Lantas, apa yang membuat pemerintah sulit memberantas pakaian impor bekas? Apa pula yang harus dilakukan Purbaya agar tidak gagal memberantas impor seperti sebelum-sebelumnya?

Ekonom Center of Economic and Law Studies (CELIOS) Nailul Huda mengatakan praktik impor pakaian bekas sudah dilarang dalam Permendag Nomor 40 Tahun 2022. Usai beleid itu disahkan, impor pakaian bekas langsung anjlok pada 2023.

Namun pada 2024, berdasarkan data yang dimiliki Nailul, impor pakaian bekas justru kembali meningkat hingga US$1,5 juta dan sudah lebih dari US$1,5 juta pada periode Januari - Agustus 2025.

"Artinya ketika dilarang, lantas masih tercatat, berarti ada pelanggaran yang terjadi di pelabuhan tempat serah terima barang. Pengaturan impor Bea Cukai masih memperbolehkan dan tercatat. Jadi ini sudah masuk dalam ranah kriminal karena melakukan pembiaran barang yang dilarang masuk," kata Nailul pada CNNIndonesia.com, Senin (3/11).

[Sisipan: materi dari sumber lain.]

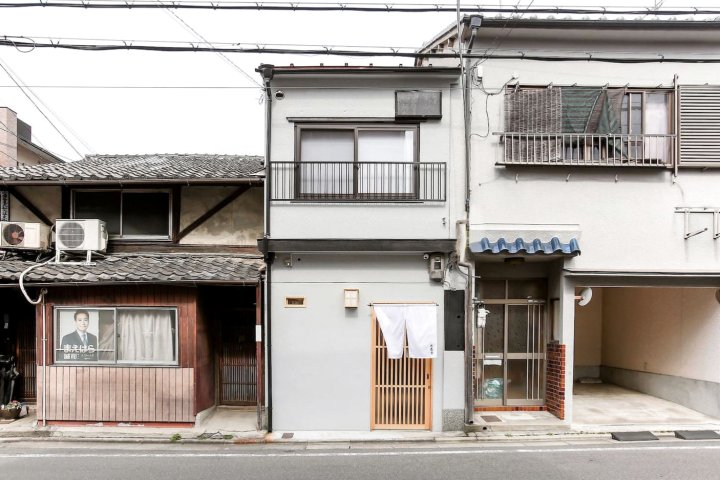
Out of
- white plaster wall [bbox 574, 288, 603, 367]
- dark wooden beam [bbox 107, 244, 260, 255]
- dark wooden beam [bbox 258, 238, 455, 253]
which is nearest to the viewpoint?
dark wooden beam [bbox 258, 238, 455, 253]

Nailul mengatakan maraknya pakaian bekas impor membuat industri lokal merana. Harga per satuan pakaian bekas impor dari Taiwan misalkan, hanya Rp1.700-2.000 per potong. Dengan memperhitungkan biaya lain-lain sebesar Rp2.000, maka harga pokok penjualan (HPP)-nya maksimal Rp4.000 per potong.

Jika dijual dengan harga Rp15 ribu saja, maka sudah untung besar. Sedangkan produksi baju di Indonesia sudah Rp90 ribu hingga Rp98 ribu per potong.

"Ya tidak bisa bersaing, industri kita semakin turun. Bagi saya, lebih baik menyelamatkan industri dalam negeri, dibandingkan pedagang pakaian bekas di Pasar Senen," katanya.